La surveillance du traitement par anti-vitamine K se fait par la mesure de l'International Normalized Ratio (INR) et non sur la mesure du taux de prothrombine (TP) ou temps de Quick (TQ) dont les normes sont très variables d'un laboratoire à un autre. La mesure de l'INR est faite initialement toutes les 48 heures puis hebdomadaire une fois la stabilité obtenue. On considère que le traitement par anti-vitamine K est efficace quand l'INR se situe entre 2 et 3. Il est très important de poursuivre le traitement par héparine jusqu'à obtention de 2 INR consécutifs dans cette zone thérapeutique.

statut nutritionnel

Chez les malades âgés, des règles rigoureuses de surveillance doivent être respectées pour maintenir l'International Normalized Ratio entre 2 et 3. En effet, la situation des patients polypathologiques est fragile. Il sera d'autant plus primordial d'évaluer le bénéfice/risque d'un traitement par anti-vitamine K chez un sujet chuteur, dénutri ou polymédiqué. N'oublions pas que les interactions médicamenteuses sont fréquentes avec les anti-vitamines K et peuvent être à l'origine d'un surdosage en anticoagulant avec augmentation des risques de complications hémorragiques (anticonvulsivants, anti-inflammatoires non stéroïdiens...)

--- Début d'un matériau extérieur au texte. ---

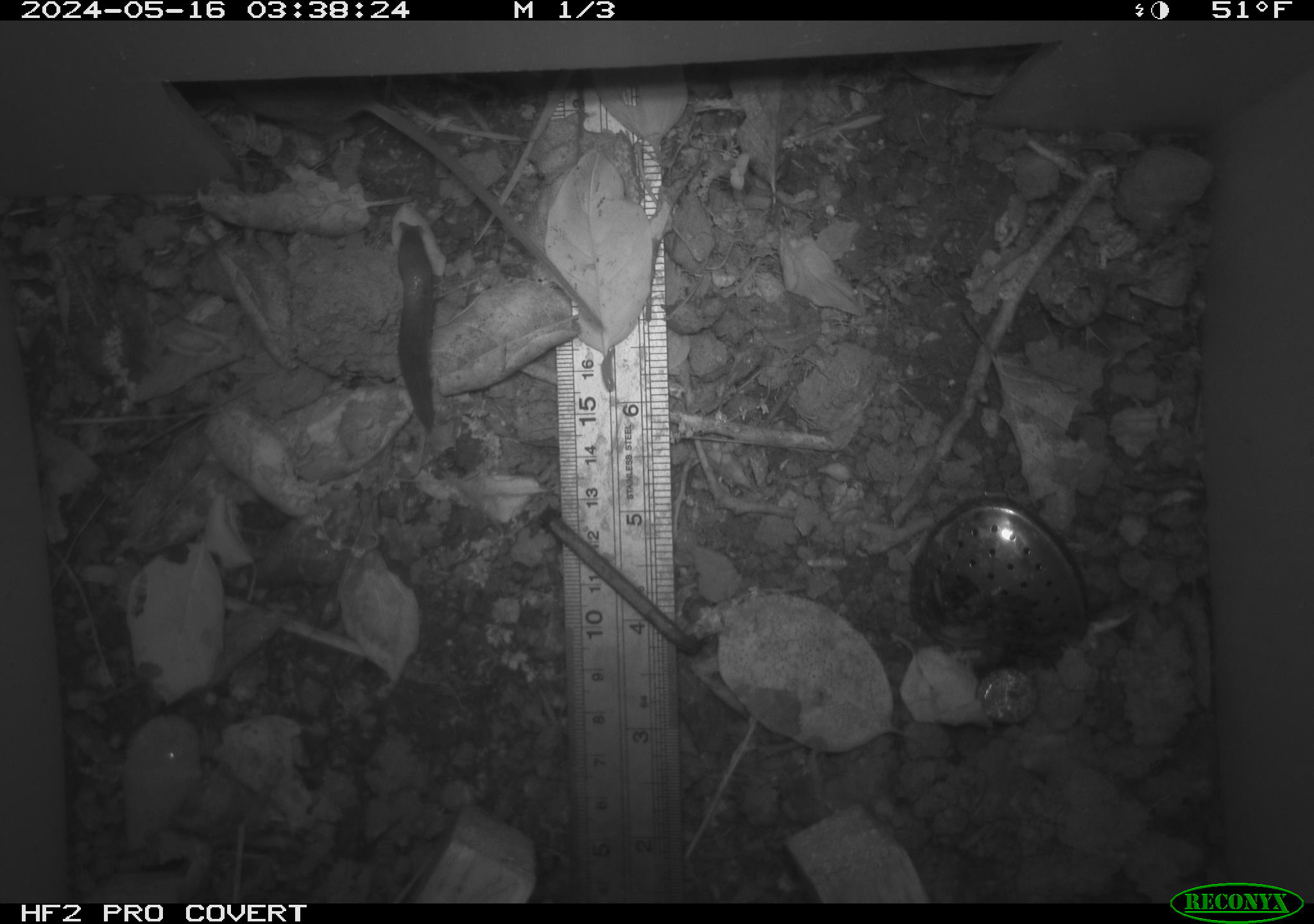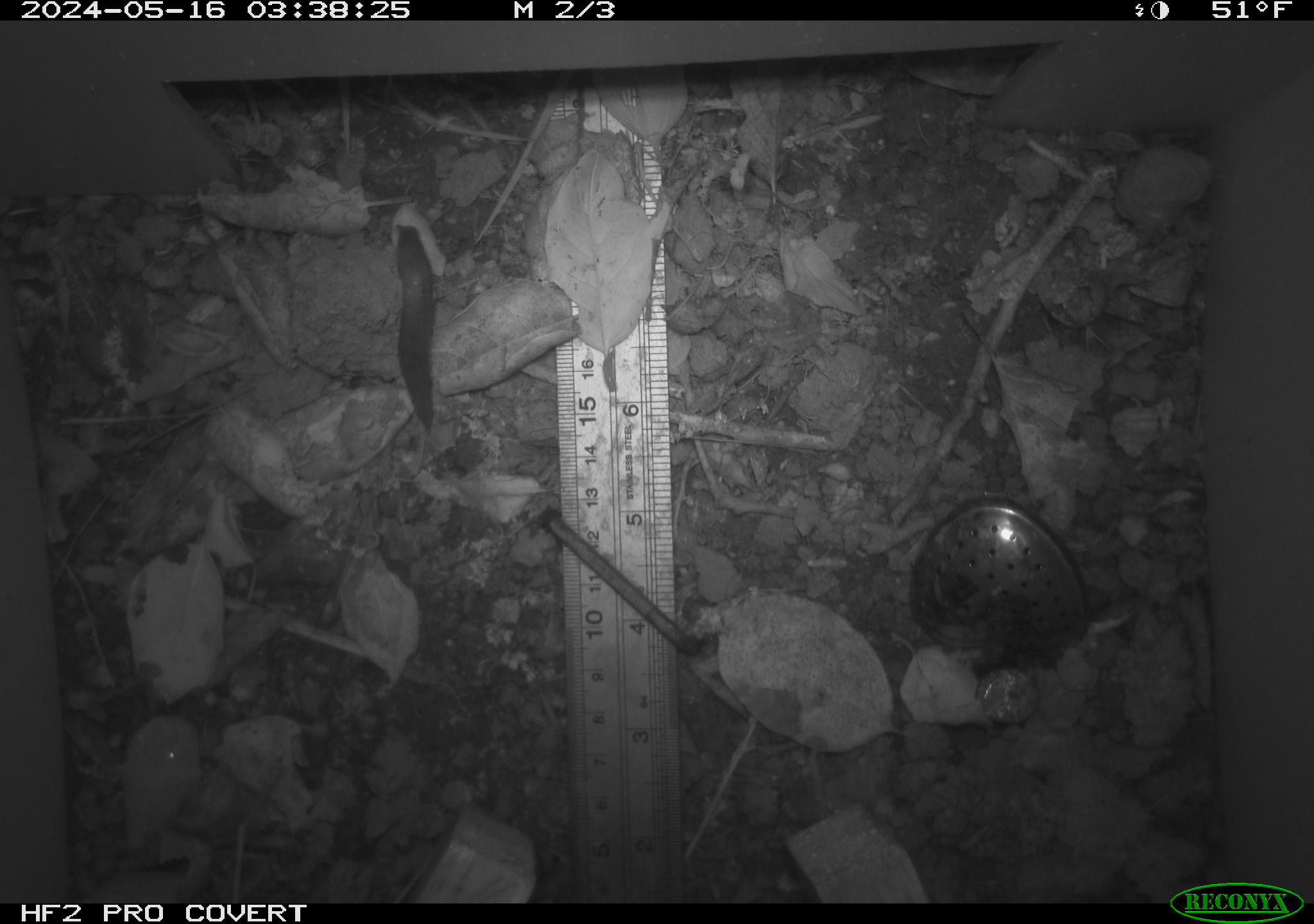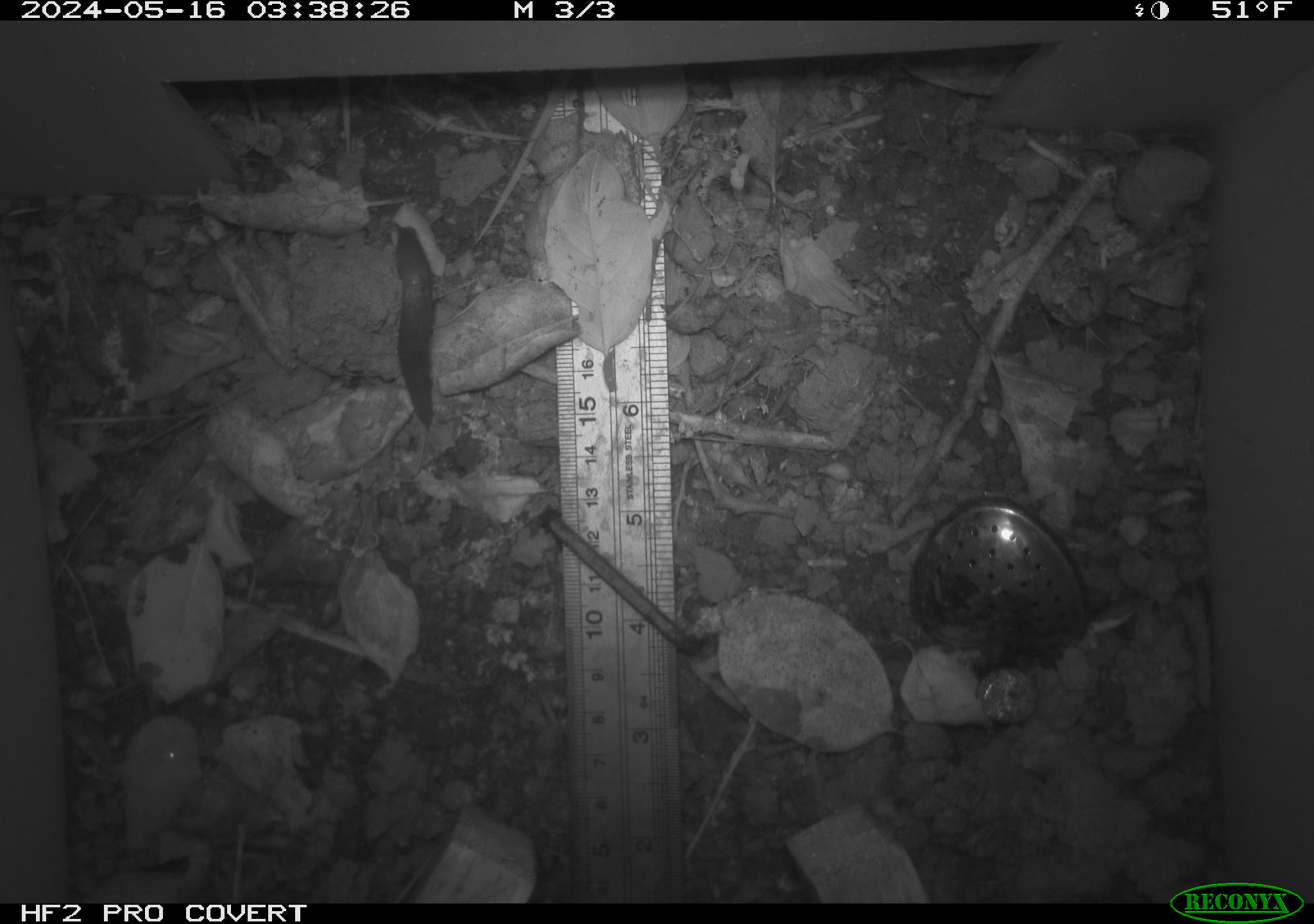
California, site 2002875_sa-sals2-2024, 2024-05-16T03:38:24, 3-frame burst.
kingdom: Animalia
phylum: Mollusca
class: Gastropoda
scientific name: Gastropoda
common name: slug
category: slug species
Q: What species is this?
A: Slug species (slug) (Gastropoda).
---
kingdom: Animalia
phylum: Chordata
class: Mammalia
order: Rodentia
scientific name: Rodentia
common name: rodent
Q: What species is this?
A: Rodent (Rodentia).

Une évaluation globale est donc nécessaire avant tout traitement « anticoagulant » chez le sujet âgé. On n'insistera jamais assez sur le statut nutritionnel du patient qui interfère directement avec le transport des molécules thérapeutiques (dosage de l'albumine sérique).

en cas d'infection

Une surveillance rapprochée de l'International Normalized Ratio sera nécessaire en cas de pathologie intercurrente, notamment une infection en raison de la modification du métabolisme du traitement.

La durée du traitement sera de six mois pour un premier épisode thrombo-embolique et de deux ans en cas de récidives. En revanche, dans le cas des thromboses veineuses profondes de siège sous-poplitée, trois mois de traitement anticoagulant semblent suffisants.